--- Input Enclosed Below ---
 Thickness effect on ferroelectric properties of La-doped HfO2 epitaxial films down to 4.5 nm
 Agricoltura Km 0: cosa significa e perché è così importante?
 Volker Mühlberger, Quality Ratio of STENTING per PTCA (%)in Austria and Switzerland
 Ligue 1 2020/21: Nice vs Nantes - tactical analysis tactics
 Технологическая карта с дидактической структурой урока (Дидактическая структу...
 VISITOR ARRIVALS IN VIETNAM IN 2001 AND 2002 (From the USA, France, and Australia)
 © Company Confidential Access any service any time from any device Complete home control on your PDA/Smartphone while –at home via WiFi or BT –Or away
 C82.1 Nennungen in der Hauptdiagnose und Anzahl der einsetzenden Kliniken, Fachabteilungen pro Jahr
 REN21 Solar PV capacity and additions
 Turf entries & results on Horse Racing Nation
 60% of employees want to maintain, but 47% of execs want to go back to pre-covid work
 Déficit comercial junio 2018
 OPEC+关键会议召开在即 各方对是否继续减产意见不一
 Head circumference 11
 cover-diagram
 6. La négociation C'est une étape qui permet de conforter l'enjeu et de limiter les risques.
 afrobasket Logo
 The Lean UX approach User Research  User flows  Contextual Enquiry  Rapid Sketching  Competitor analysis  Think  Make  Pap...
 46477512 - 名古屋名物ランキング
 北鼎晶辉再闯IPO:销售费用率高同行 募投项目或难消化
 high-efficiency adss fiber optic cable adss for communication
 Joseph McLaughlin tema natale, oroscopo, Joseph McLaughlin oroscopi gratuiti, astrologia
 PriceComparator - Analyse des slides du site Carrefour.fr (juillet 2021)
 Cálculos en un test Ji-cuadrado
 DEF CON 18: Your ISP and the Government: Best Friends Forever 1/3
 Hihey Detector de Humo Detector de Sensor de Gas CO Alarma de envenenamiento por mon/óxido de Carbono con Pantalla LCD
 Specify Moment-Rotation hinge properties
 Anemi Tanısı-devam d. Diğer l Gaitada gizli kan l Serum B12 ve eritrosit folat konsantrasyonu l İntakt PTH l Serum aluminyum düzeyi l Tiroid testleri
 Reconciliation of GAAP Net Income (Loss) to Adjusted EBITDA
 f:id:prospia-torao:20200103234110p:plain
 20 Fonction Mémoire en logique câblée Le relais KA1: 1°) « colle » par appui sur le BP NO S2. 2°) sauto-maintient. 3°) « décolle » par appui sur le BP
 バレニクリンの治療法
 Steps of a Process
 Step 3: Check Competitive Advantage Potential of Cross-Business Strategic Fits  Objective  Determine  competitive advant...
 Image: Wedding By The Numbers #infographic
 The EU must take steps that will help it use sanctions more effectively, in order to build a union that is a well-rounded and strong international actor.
--- End of Enclosed Input ---
Goal of the exercise - Where a line of the entries contains the word "properties", copy that line.

Exercise answer -
 Thickness effect on ferroelectric properties of La-doped HfO2 epitaxial films down to 4.5 nm
 Specify Moment-Rotation hinge properties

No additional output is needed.